RELATED INFORMATIONS
- 1. As shown in the figure, in △ ABC, AC = BC, ∠ ACB = 90 °, D is a point in △ ABC, ∠ bad = 15 °, ad = AC, CE ⊥ ad in E, and CE = 5 (1) Find the length of BC; (2) Confirmation: BD = CD
- 2. As shown in the figure, △ ABC is an equilateral triangle, and ad = be = CF, is △ def an equilateral triangle? Write it out in 20 minutes,
- 3. As shown in the figure, in △ ABC, the angular bisectors ad, be and CF intersect at point h, passing through point h as Hg ⊥ AC, and the foot perpendicular to g, then ∠ ahe = ∠ CHG? Why?
- 4. It is known that AD and AE are the angular bisector and height of triangle ABC respectively, ∠ B = 50 °, ead = 10 ° and ∠ C=____
- 5. It is known that, as shown in the figure, in △ ABC, ad and AE are the bisectors of the height and angle of △ ABC respectively, if ∠ B = 30 ° and ∠ C = 50 ° (1) Find the degree of ∠ DAE; (2) What is the relationship between ∠ DAE and ∠ C - ∠ B? (no need to prove)
- 6. It is known that, as shown in the figure, △ ABC is an equilateral triangle, AE = CD, BQ ⊥ ad at Q, be crossing ad at point P, Confirmation: BP = 2pq
- 7. As shown in the figure, in the triangle ABC, ∠ 1 = ∠ 2, G is the midpoint of AD, lengthening BG intersecting AC with E.F is a point on AB, CF ⊥ ad is in H (1) Ad is the angular bisector of the triangle Abe; (2) Be is the center line on the side ad of the triangle abd; (3) Ch is the height on the edge ad of the triangle ACD A. 1 B. 2 C. Three D. 0
- 8. As shown in the figure, △ ABC is an equilateral triangle, and points D, e and F are points on the segments AB, BC and Ca respectively, (1) If ad = be = CF, is △ def an equilateral triangle?
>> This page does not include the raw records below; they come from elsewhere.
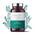 Mylily veganes Omega 3 Algenkraft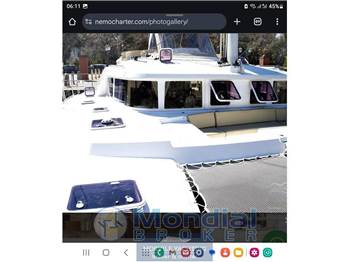 Lagoon 440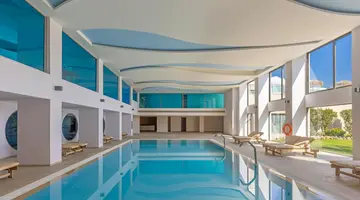 Kresten Royal Euphoria Resort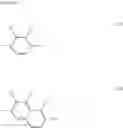 Fig. 23 - Polymerizable compound-containing liquid crystal composition and liquid crystal display element using same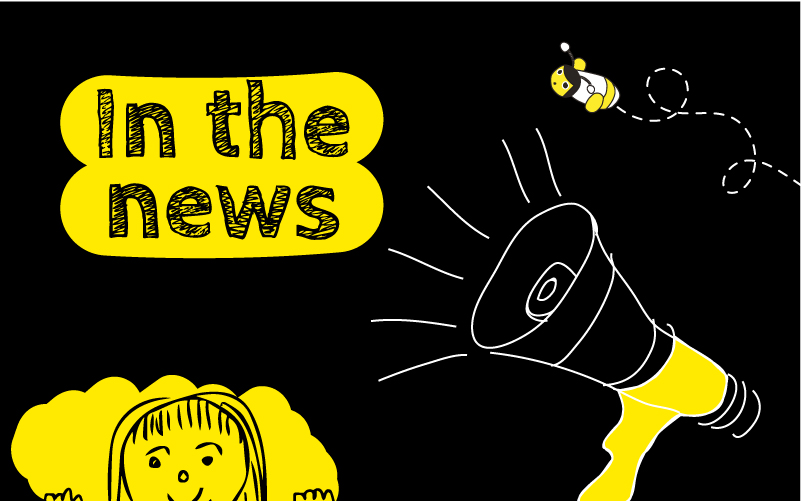 Beyond In The News Web 800x500 3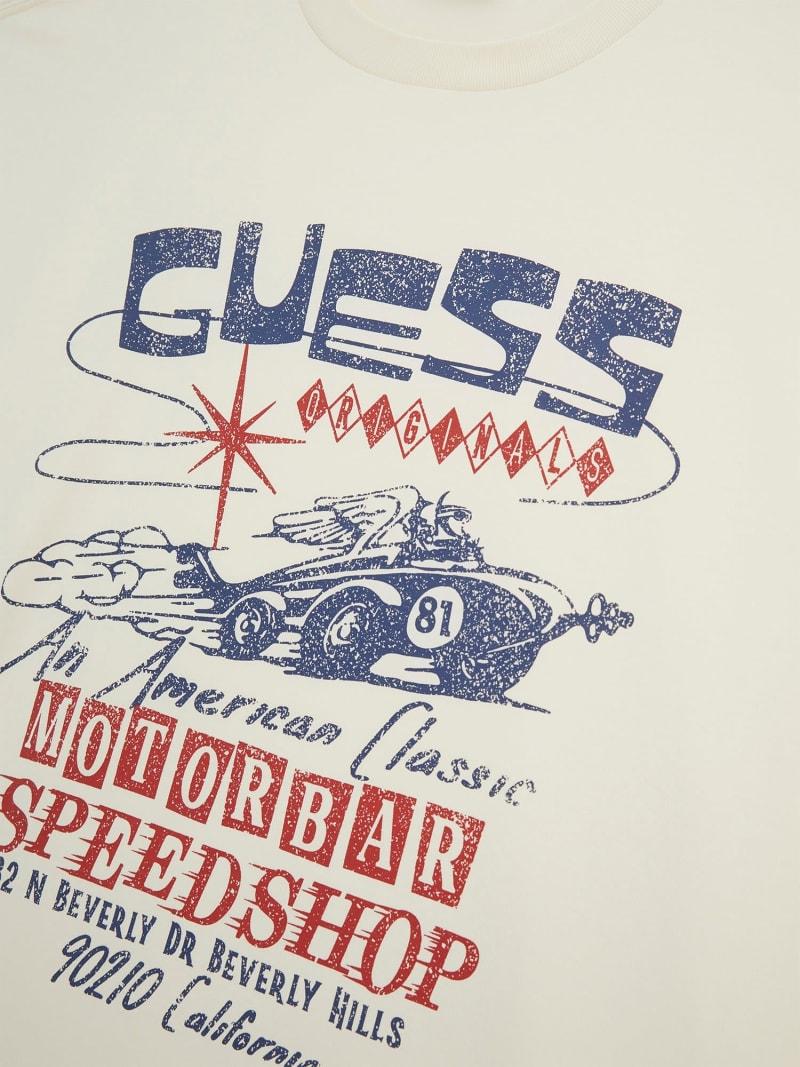 M5GI65K8FQ4/G053 GUESS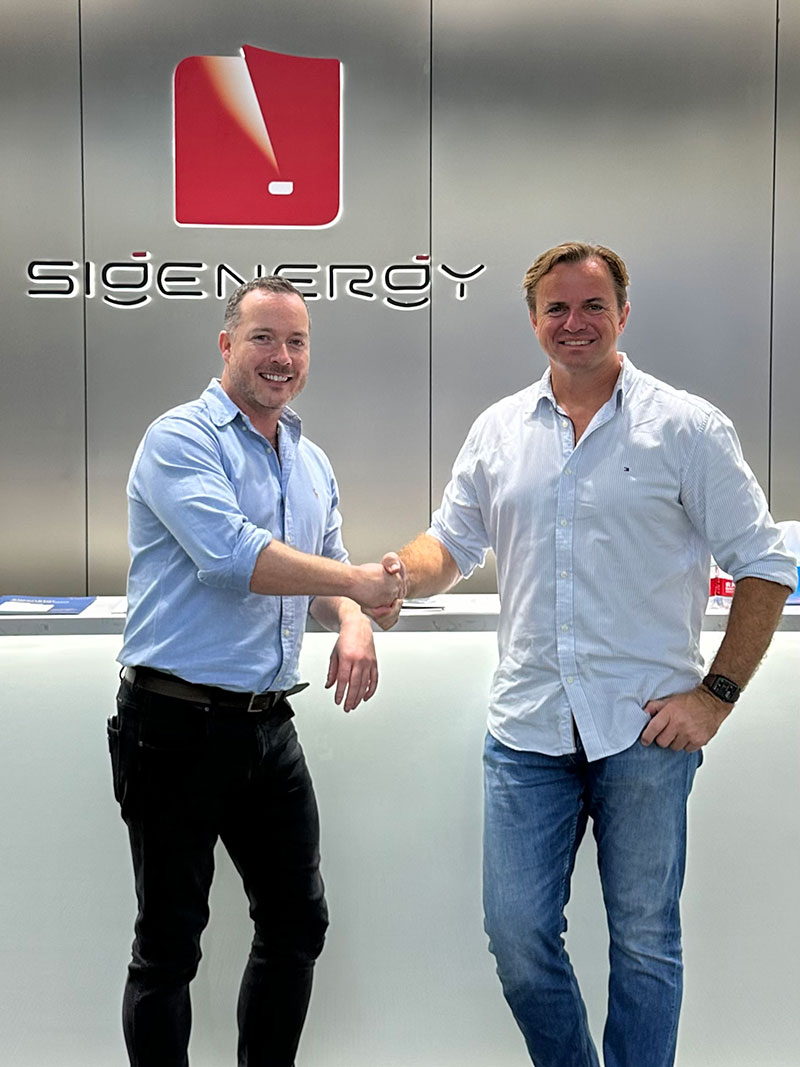 Derek-McKercher-Will-Hall-Sigenergy-HQ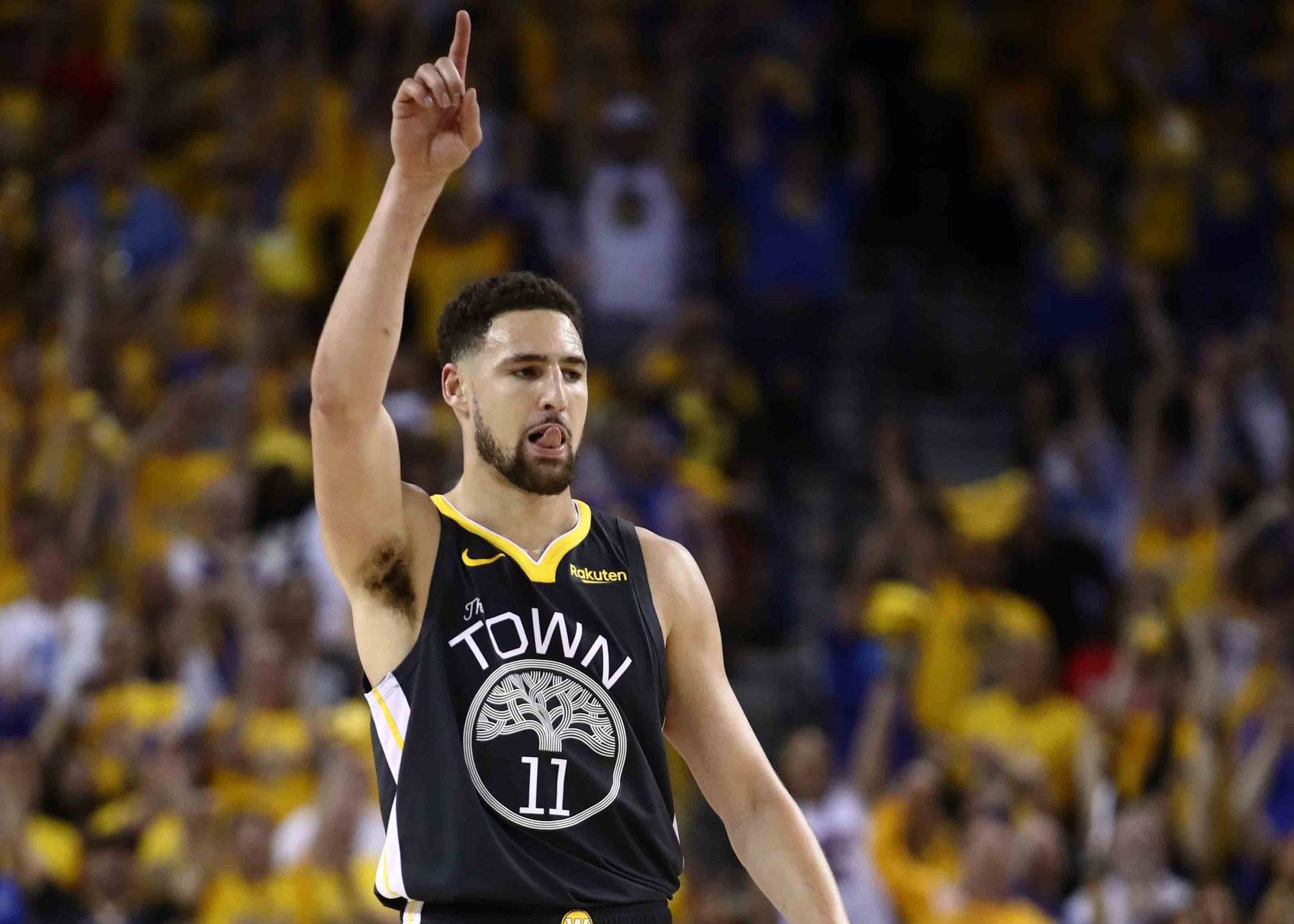 长春亚泰为降级致歉：将稳住根基，力争在一两年内重返中超（长春亚泰就降级致歉：夯实基础，力争一两年内重返中超）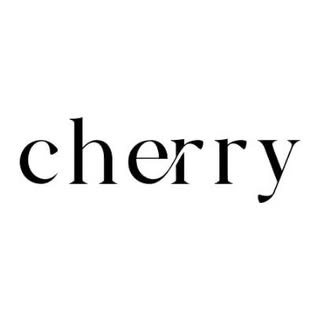 Logotipo da empresa CHERRY MODAS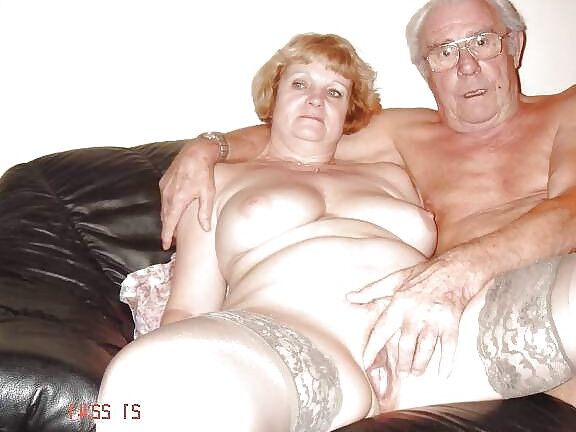 couple de salopes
Try to prove your conclusion; (2) If △ DEF is an equilateral triangle, is ad = be = CF true? Try to prove your conclusion
- 9. Let d be a point on the edge BC of △ ABC, and AB2 = ad2 + BD × DC
- 10. As shown in the figure, the vertex angle of the isosceles △ ABC is 50 ° and ab = AC. taking AB as the diameter, make a semicircle and intersect BC at point D and AC at point E BD、 De and The degree of the center angle to which AE is directed
- 11. As shown in the figure, in △ ABC, ad bisects ∠ BAC to BC to D, be ⊥ AC to e, and ad to F. it is proved that ∠ AFE = 1 2(∠ABC+∠C).
- 12. Let us know that the triangle ABC, D is a point on BC, e is a point on AC, and BD = CE, connect ad, BD, intersect with point F, and find the degree of angle AFE
- 13. 0
- 14. As shown in the figure, in △ ABC, ab = AC, ad ⊥ BC is at point D, de ∥ AB intersects AC at point E. is △ ade an isosceles triangle? Why?
- 15. As shown in the graph, △ ABC, ab = AC, points D, e, f are on edges BC, AB, AC respectively, and BD = CF, ∠ EDF = ∠ B, is there any triangle congruent with △ BDE in the graph? And explain the reason
- 16. As shown in the figure, points a, B and E are on the same straight line, △ ABC and △ BDE are equilateral triangles. Ad intersects BC at f and CE intersects BD with AD at g and h respectively
- 17. As shown in the figure, △ ABC is an isosceles right triangle, ∠ ACB = 90 ° and ad is the center line on the side of BC. Through C, the vertical line of ad is made, which intersects AB at point E and ad at point F. it is proved that ∠ ADC = ∠ BDE
- 18. In the triangle ABC, points D, e, f are the midpoint of sides BC, Ca and ab respectively. Then AB + AD + BC + be + CF (all vectors)=
- 19. In △ ABC, it is known that BD and CF are high, M is the midpoint of BC, and N is the midpoint of DF Yes,
- 20. In the triangle ABC, D is a point on the edge of AB, and vector ad = 2 vector dB, vector CD = 1 / 3 vector Ca + n vector CB, then n What is the value of N?